--- Your assignment ---
Your task is to output the listing word for word, with pictures excluded.
*** Opening of Input for this task ***
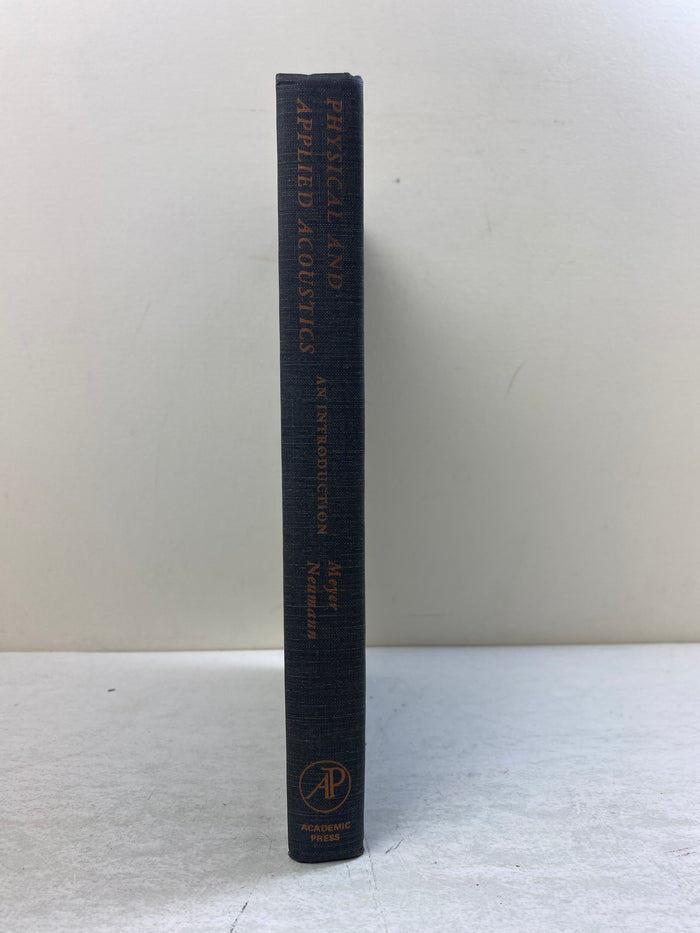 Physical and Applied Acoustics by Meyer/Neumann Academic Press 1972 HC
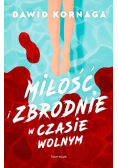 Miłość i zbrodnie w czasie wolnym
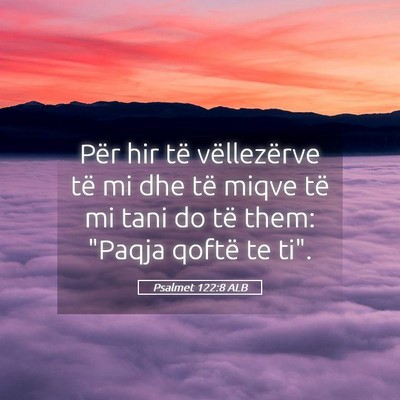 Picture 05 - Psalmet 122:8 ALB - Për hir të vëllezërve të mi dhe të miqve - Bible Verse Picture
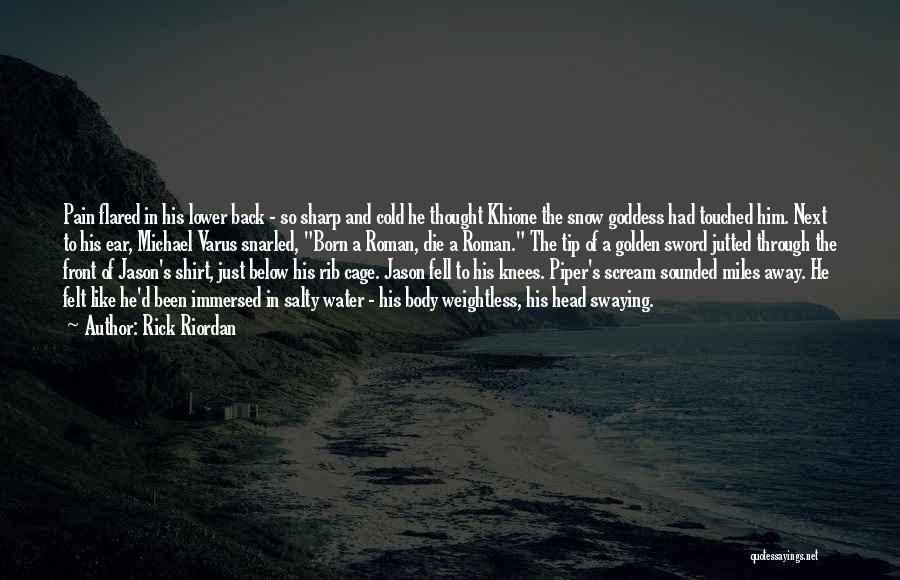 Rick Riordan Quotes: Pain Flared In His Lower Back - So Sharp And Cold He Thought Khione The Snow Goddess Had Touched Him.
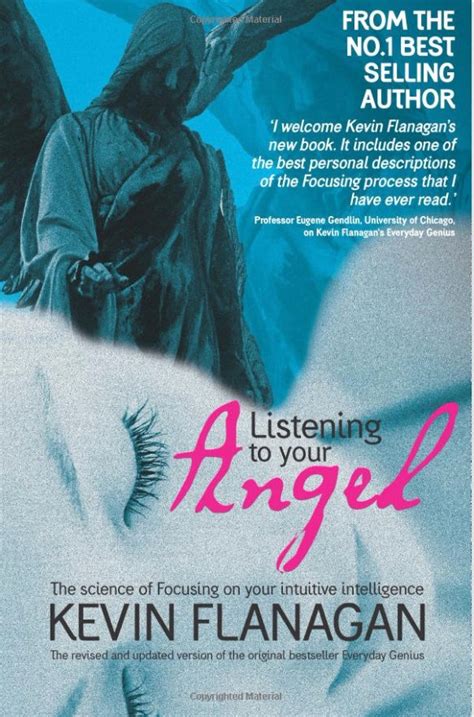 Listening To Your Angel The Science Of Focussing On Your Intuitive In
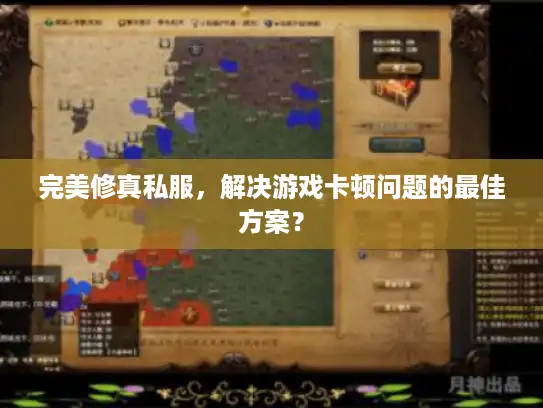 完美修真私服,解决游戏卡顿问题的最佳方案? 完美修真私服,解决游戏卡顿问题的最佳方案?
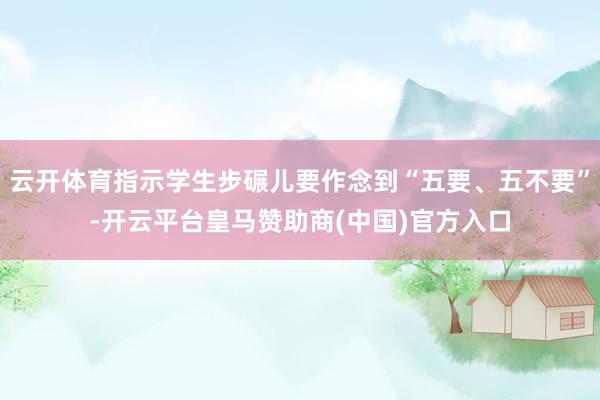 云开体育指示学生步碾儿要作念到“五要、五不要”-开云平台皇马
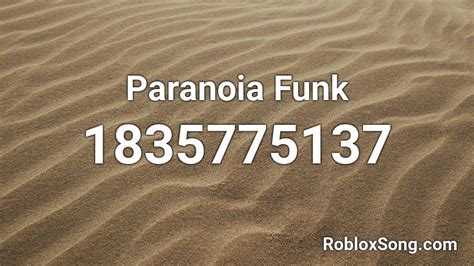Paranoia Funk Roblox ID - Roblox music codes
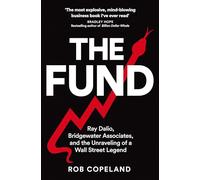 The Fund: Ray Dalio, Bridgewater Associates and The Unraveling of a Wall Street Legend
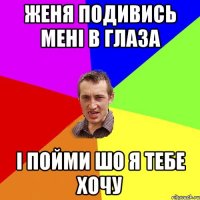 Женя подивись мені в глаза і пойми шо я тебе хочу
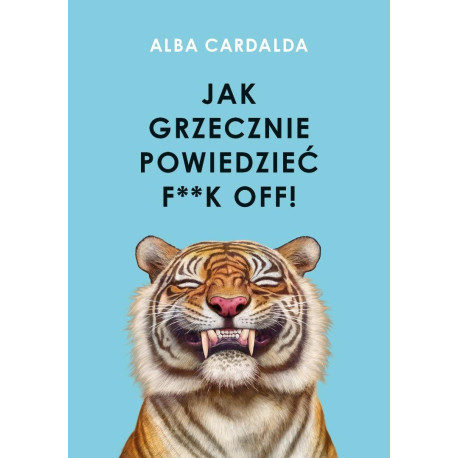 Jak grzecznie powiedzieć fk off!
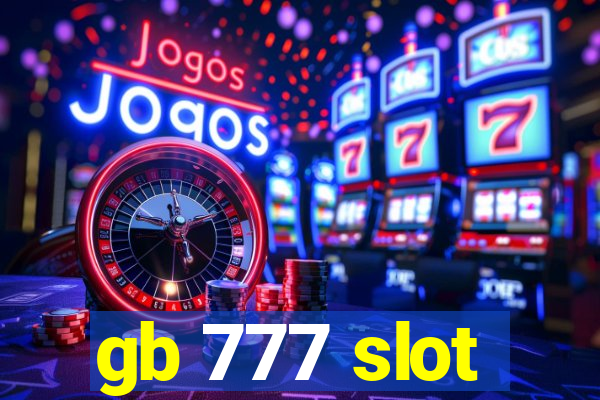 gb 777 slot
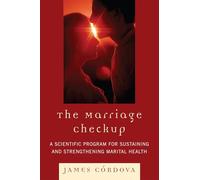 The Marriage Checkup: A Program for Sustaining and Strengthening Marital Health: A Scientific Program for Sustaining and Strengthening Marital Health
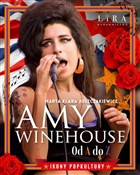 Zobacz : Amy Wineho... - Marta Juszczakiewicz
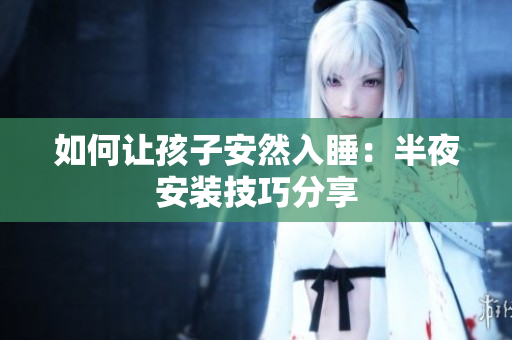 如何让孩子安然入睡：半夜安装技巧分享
*** Close of Input for this task ***
--- Output of the exercise ---
 Physical and Applied Acoustics by Meyer/Neumann Academic Press 1972 HC
 Miłość i zbrodnie w czasie wolnym
 Picture 05 - Psalmet 122:8 ALB - Për hir të vëllezërve të mi dhe të miqve - Bible Verse Picture
 Rick Riordan Quotes: Pain Flared In His Lower Back - So Sharp And Cold He Thought Khione The Snow Goddess Had Touched Him.
 Listening To Your Angel The Science Of Focussing On Your Intuitive In
 完美修真私服,解决游戏卡顿问题的最佳方案? 完美修真私服,解决游戏卡顿问题的最佳方案?
 云开体育指示学生步碾儿要作念到“五要、五不要”-开云平台皇马
Paranoia Funk Roblox ID - Roblox music codes
 The Fund: Ray Dalio, Bridgewater Associates and The Unraveling of a Wall Street Legend
 Женя подивись мені в глаза і пойми шо я тебе хочу
 Jak grzecznie powiedzieć fk off!
 gb 777 slot
 The Marriage Checkup: A Program for Sustaining and Strengthening Marital Health: A Scientific Program for Sustaining and Strengthening Marital Health
 Zobacz : Amy Wineho... - Marta Juszczakiewicz
 如何让孩子安然入睡：半夜安装技巧分享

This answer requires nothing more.